Si pongono dubbi sull'attendibilità dei collaboratori di giustizia e, pur ammettendo che in questo processo non sono mancati elementi di contraddizione, certe considerazioni vanno fatte con un'analisi a 360°. Ad esempio si spendono parole per ridicolizzare il pentito Francesco Di Carlo, elencando le contraddizioni emerse in altri processi come quello su De Mauro mentre non si considera che lo stesso Di Carlo è testimone oculare degli incontri tra Berlusconi, Dell'Utri e gli altri capimafia Gaetano Cinà, Stefano Bontade e Mimmo Teresi. Proprio la sentenza di Cassazione dice che Marcello Dell’Utri per 18 anni, dal ’74 al ’92 è stato il garante “decisivo” dell’accordo tra Silvio Berlusconi e Cosa nostra e “la sistematicità nell’erogazione delle cospicue somme di denaro da Marcello Dell’Utri a Gaetano Cinà sono indicative della ferma volontà di Berlusconi di dare attuazione all’accordo al di là dei mutamenti degli assetti di vertice di Cosa nostra”. E dopo il 1992? Nella sentenza di appello, confermata dalla Cassazione, i giudici scrivevano di aver sottoposto i fatti relativi agli anni più recenti “a nuova valutazione”, e di essere giunti alla conclusione che “è incontestabilmente emersa la permanenza del delitto di concorso esterno in associazione mafiosa per tutto il periodo in esame e anche nel periodo in cui Dell’Utri era andato a lavorare da Rapisarda (l’imprenditore Filippo Alberto Rapisarda, ndr) lasciando l’area imprenditoriale di Berlusconi e anche per il tempo successivo al 1992”. Poi ci sono gli anni della trattativa e della nascita di Forza Italia con elementi che sono parte del processo attualmente in corso.
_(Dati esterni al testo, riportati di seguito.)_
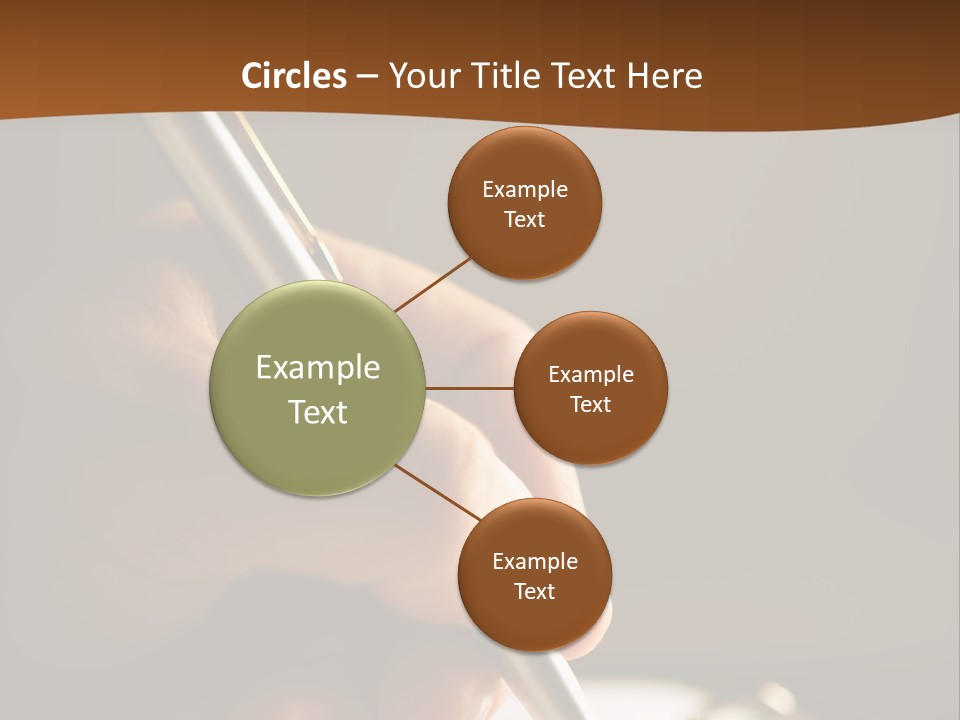 Circles – Your Title Text Here

Example Text

Example Text

Example Text

Example Text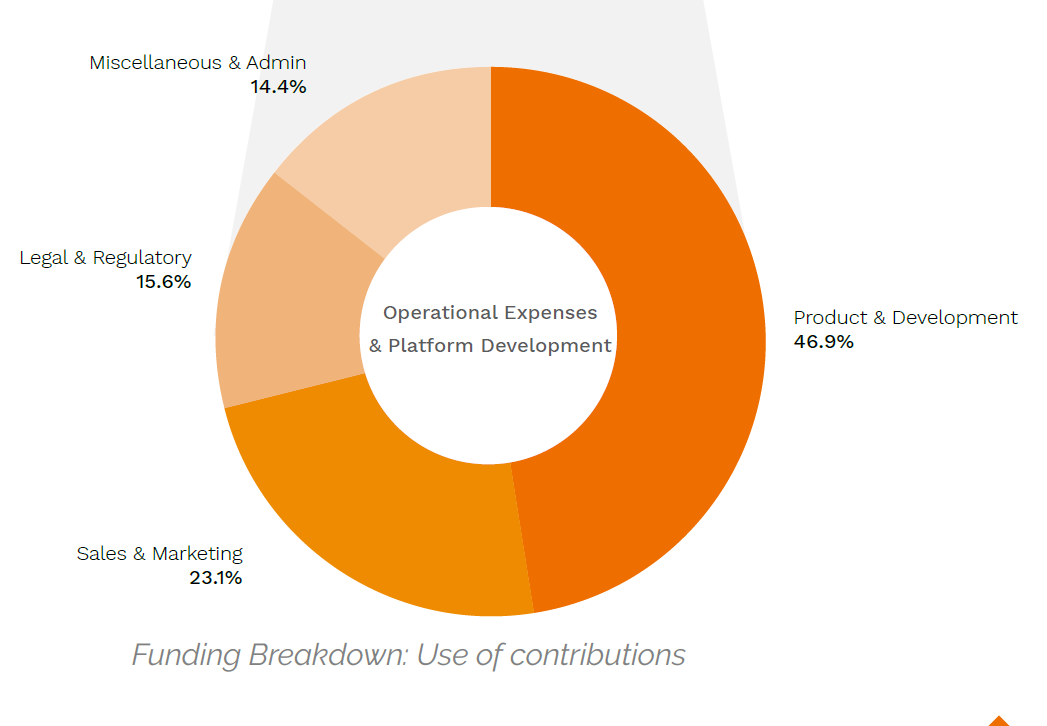 Miscellaneous & Admin
14.4%

Legal & Regulatory
15.6%

Operational Expenses
& Platform Development

Product & Development
46.9%

Sales & Marketing
23.1%

Funding Breakdown: Use of contributions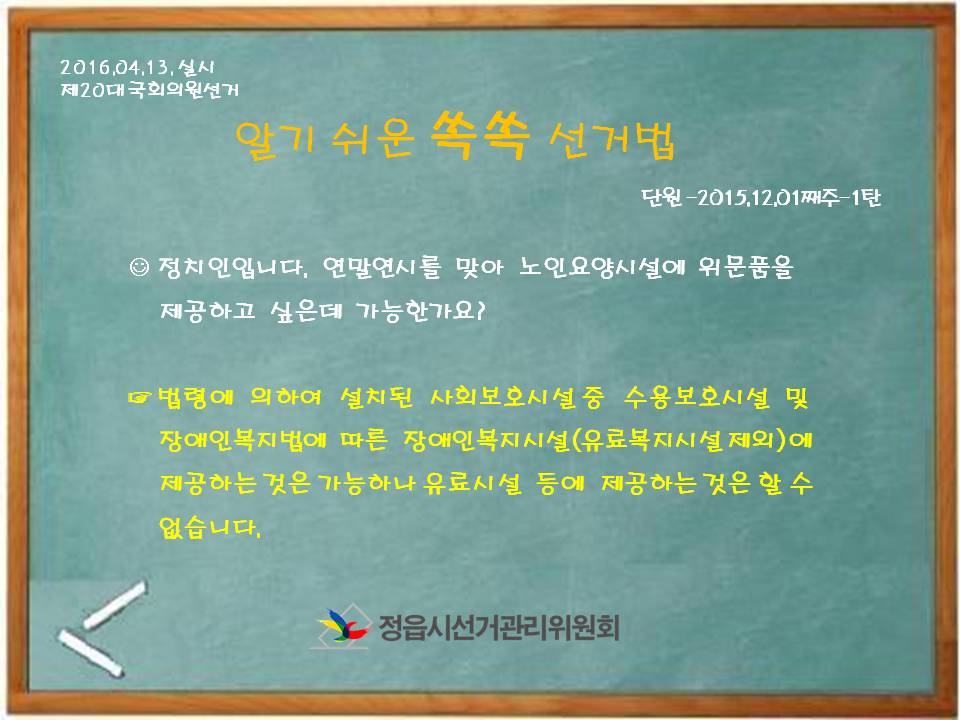 2016.04.13. 실시
제20대국회의원선거

알기 쉬운 쏙쏙 선거법

단원 -2015.12.01째주-1탄

☺ 정치인입니다. 연말연시를 맞아 노인요양시설에 위문품을 제공하고 싶은데 가능한가요?

☞ 법령에 의하여 설치된 사회보호시설중 수용보호시설 및 장애인복지법에 따른 장애인복지시설(유료복지시설제외)에 제공하는것은 가능하나 유료시설 등에 제공하는것은 할 수 없습니다.

정읍시선거관리위원회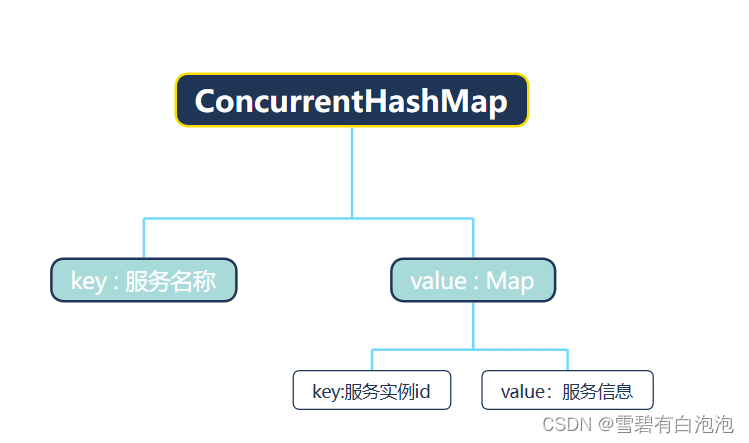 ConcurrentHashMap

key : 服务名称

value : Map

key:服务实例id

value：服务信息

CSDN @雪碧有白泡泡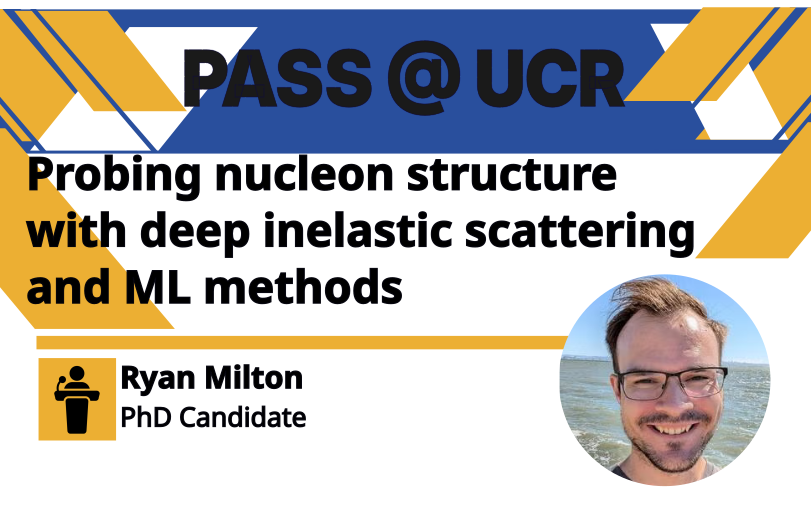 PASS @ UCR

Probing nucleon structure with deep inelastic scattering and ML methods

Ryan Milton
PhD Candidate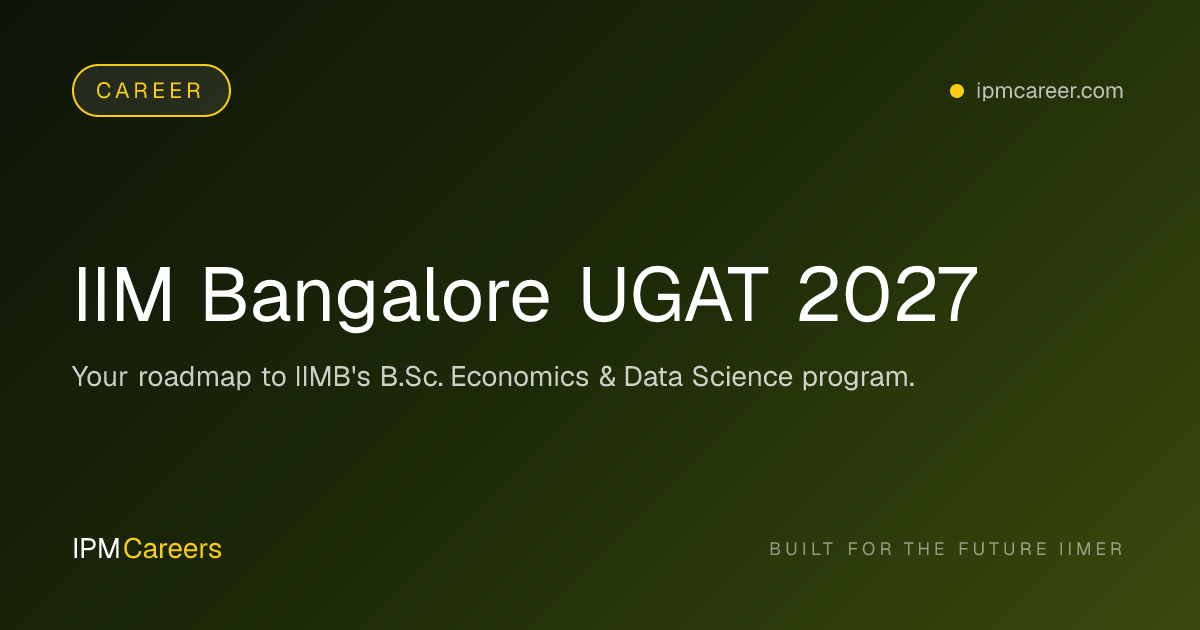 CAREER

ipmcareer.com

IIM Bangalore UGAT 2027

Your roadmap to IIMB's B.Sc. Economics & Data Science program.

IPMCareers

BUILT FOR THE FUTURE IIMER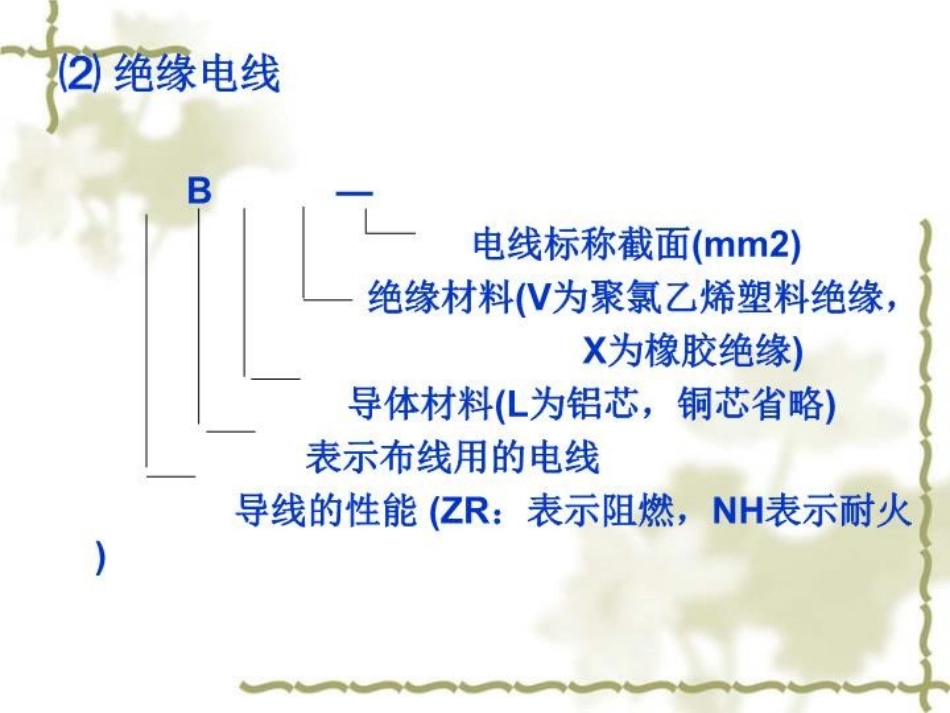 ⑵ 绝缘电线

B —

电线标称截面(mm2)

绝缘材料(V为聚氯乙烯塑料绝缘，X为橡胶绝缘)

导体材料(L为铝芯，铜芯省略)

表示布线用的电线

导线的性能 (ZR：表示阻燃，NH表示耐火)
Tralasciando di commentare le considerazioni sulla condanna a morte espressa da Riina in carcere nei confronti di Antonino Di Matteo o sulla bruttissima vicenda delle telefonate Mancino-Napolitano concludiamo sulla considerazione che questo processo ha nei confronti dell'opinione pubblica. In questo anno di dibattimenti dire che l'interesse nei confronti del processo è mancato totalmente non è corretto. Giornalisti dalla Norvegia, dalla Spagna, dall'Argentina, dall'Uruguay e dal Paraguay sono stati presenti proprio per saperne di più su questo dibattimento che vede alla sbarra mafiosi, politici e uomini di Stato. Non è raro vedere scolaresche, rappresentanti della “Scorta civica” e delle “Agende Rosse” o anche semplici cittadini presenti all'interno dell'aula bunker Ucciardone, tanto che gli stessi imputati avevano provato a giustificare un trasferimento del processo, presentando istanza di ricusazione (poi bocciata, ndr) proprio per la sicurezza degli stessi cittadini.
Purtroppo è vero che di questo processo se ne parla pochissimo in Italia ma non perché si tratta di un procedimento “bolla di sapone” o “farsa” come si vorrebbe far intendere. Non se ne parla perché si vuole evitare di rendere note certe vicende all'opinione pubblica e sarebbe bello che alla Rai si torni a mostrare le dirette dei processi così come accadeva ai tempi di “Mani Pulite”. Forse gli italiani non sarebbero più presi per il naso e si renderebbero realmente conto di quel che è accaduto in quegli anni di sangue e bombe.